A new report sheds light on the chaotic behind-the-scenes details of how the historic agreement came together.
According to Agence France-Presse, Trump decided to sign at a candlelit dinner in Versailles "quite spontaneously" — the text hadn't even been printed, leaving Rubio to hunt down a printer somewhere inside the grand palace.
When Trump finally put pen to paper, he used a fat black marker, the crockery still on the table after a dinner of lobster and caviar.
The deal itself had been announced three days earlier — on Trump's 80th birthday, June 14 — while he was still in Washington, celebrating by watching MMA cage fights at the White House.
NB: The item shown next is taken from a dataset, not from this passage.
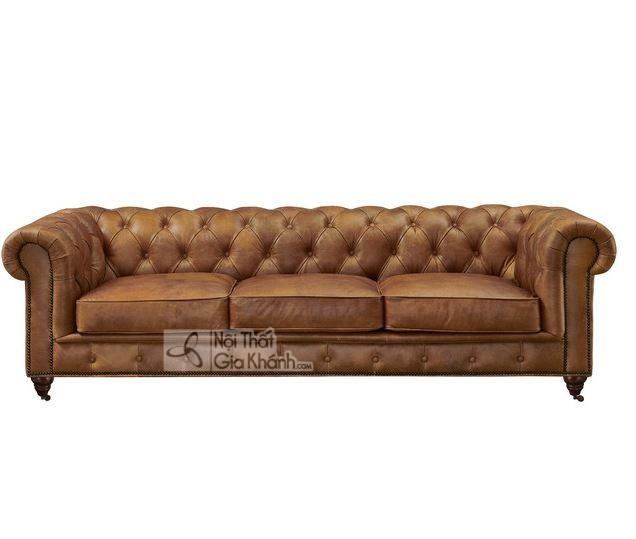 50+ Bộ ghế sofa phòng khách đẹp cao cấp và bán chạy hàng đầu - 50 mau sofa phong khach co san ban chay hang dau 12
The signing venue had shifted multiple times. French President Emmanuel Macron had said the deal had already been signed "electronically."
It had then been expected that Vice President JD Vance would formalize it with top Iranian negotiator Mohammad Bagher Ghalibaf in Switzerland. Trump then muddied the waters by saying it would be signed "tomorrow, maybe the next day" — before simply signing it himself at the Versailles dinner, reportedly impressed by the palace's "golden splendor."
Iranian President Masoud Pezeshkian signed his own copy in a parallel move, with Iranian news agencies showing him brandishing the document for the cameras.
The follow-on talks at the luxury Bürgenstock resort in Switzerland — a mountaintop complex where hotel guests had reportedly been quietly asked to leave — were postponed at the last minute, reportedly due to Israeli military action against Hezbollah in Lebanon late Thursday.
Journalists waiting on the tarmac at Andrews Air Force Base to fly to the meeting with Vice President JD Vance received a terse message: the vice president wasn't leaving that evening.
Iran said Friday there was now "no urgency," but that it was "planning to hold a meeting in the coming days."